A vulnerability in a chip manufactured by $60 billion market cap Taiwanese tech giant MediaTek left a third of all of the world’s smartphones and internet of things devices open to remote snooping of phone calls and spying via the device microphone, researchers have claimed.
The problems lay in the part of MediaTek chips that handle audio signals, according to researchers at Israeli cybersecurity company Check Point. For a remote attack to work, a hacker would need to first have malware installed on the target Android phone, or smart device, or find some way to access the MediaTek audio firmware. Once installed, the malware could write malicious code to device memory by exploiting the ways in which the audio processor worked with Android. It would then have been possible to “steal the audio flow” on the device, allowing the hacker to eavesdrop on an Android user or install more malicious code on the device.
“Left unpatched, a hacker potentially could have exploited the vulnerabilities to listen in on conversations of Android users,” said Slava Makkaveev, security researcher at Check Point.
The three distinct vulnerabilities were addressed by MediaTek in October, though users have been advised by Check Point’s researchers to check with their phone manufacturer, if they believe they have not received an update. MediaTek chips can be found in smartphones made by Android phone giants like Xiaomi and Oppo.
MediaTek, reportedly the largest supplier of mobile chips in the world, had not responded to requests for comment at the time of publication.

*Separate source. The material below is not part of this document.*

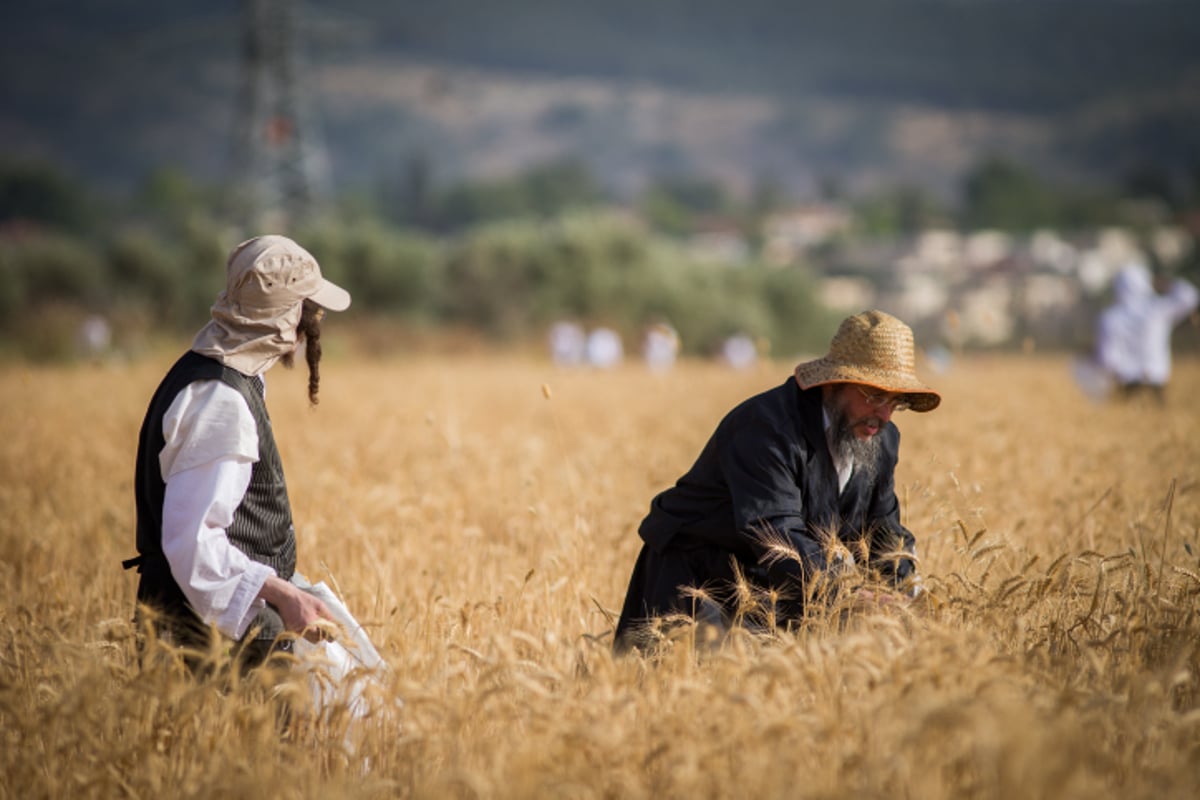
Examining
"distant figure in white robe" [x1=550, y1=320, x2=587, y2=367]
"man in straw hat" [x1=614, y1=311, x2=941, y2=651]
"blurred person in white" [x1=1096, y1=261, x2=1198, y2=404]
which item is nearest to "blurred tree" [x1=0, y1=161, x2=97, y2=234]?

But in a release from Check Point, MediaTek’s product security officer Tiger Hsu said: “We worked diligently to validate the issue and make appropriate mitigations available to all [original device manufacturers]. We have no evidence it is currently being exploited. We encourage end users to update their devices as patches become available and to only install applications from trusted locations such as the Google Play Store.
Check Point told Forbes it had disclosed the issues to both Google and Xiaomi, as well as MediaTek, leading to the fixes. The researchers believe that most users are protected as Android phones download security updates automatically or prompt users to do so.
Such weaknesses allowing remote control of Android devices show up commonly in Android phones, though chip-level issues are rarer. Check Point claims this is the first time anyone has researched the MediaTek audio software, representing an entirely “new attack vector to gain privileges from an Android app.”
In August last year, Check Point found weaknesses in Qualcomm Snapdragon chips, also leaving around 40% of all global smartphones vulnerable to snooping.